Locate every line in the records that contains the string "leaf", treating case as significant, and copy each such line in full.

§ **DATASET EXTRACT**
<<<<
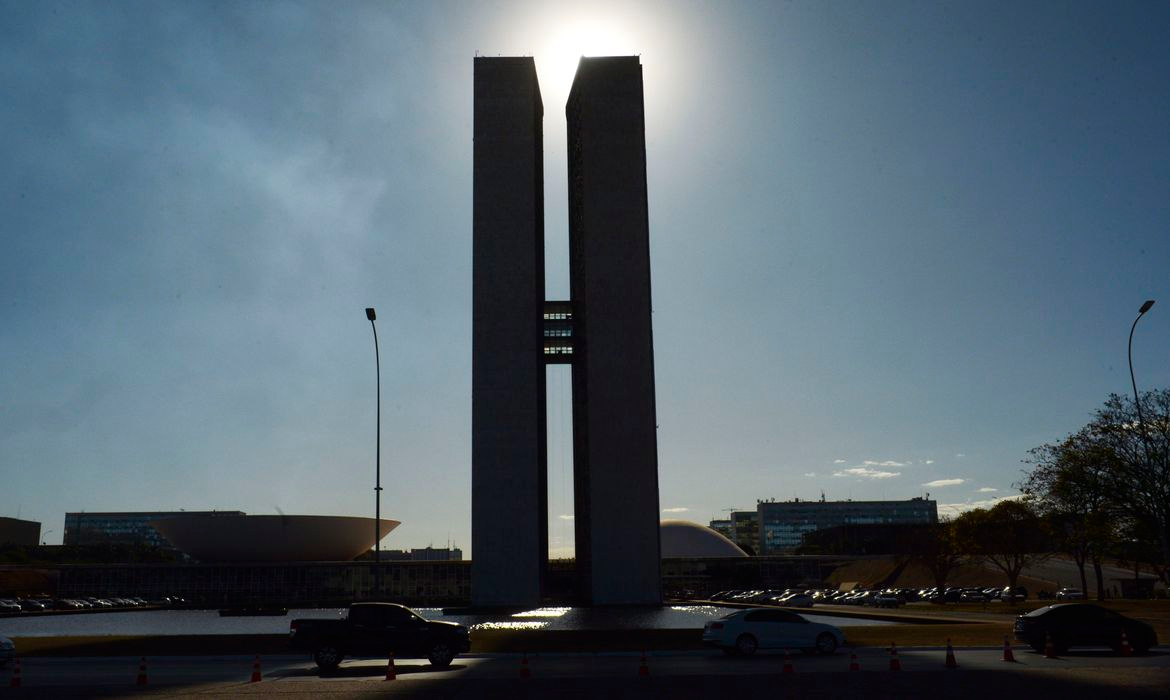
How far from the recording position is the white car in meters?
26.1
>>>>
<<<<
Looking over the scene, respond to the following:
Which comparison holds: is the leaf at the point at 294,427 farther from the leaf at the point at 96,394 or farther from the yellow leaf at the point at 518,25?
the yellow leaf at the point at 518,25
>>>>
<<<<
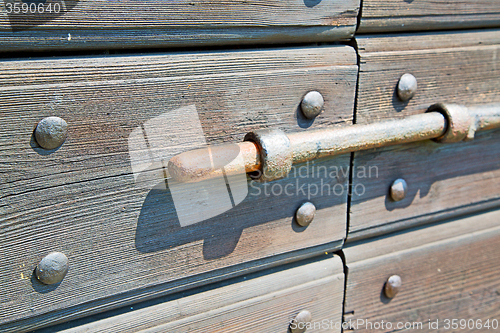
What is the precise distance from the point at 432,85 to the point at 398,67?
>>>>
§ **TASK RESPONSE**
Which comparison holds: is the leaf at the point at 294,427 farther from the leaf at the point at 96,394 or farther from the yellow leaf at the point at 518,25?
the yellow leaf at the point at 518,25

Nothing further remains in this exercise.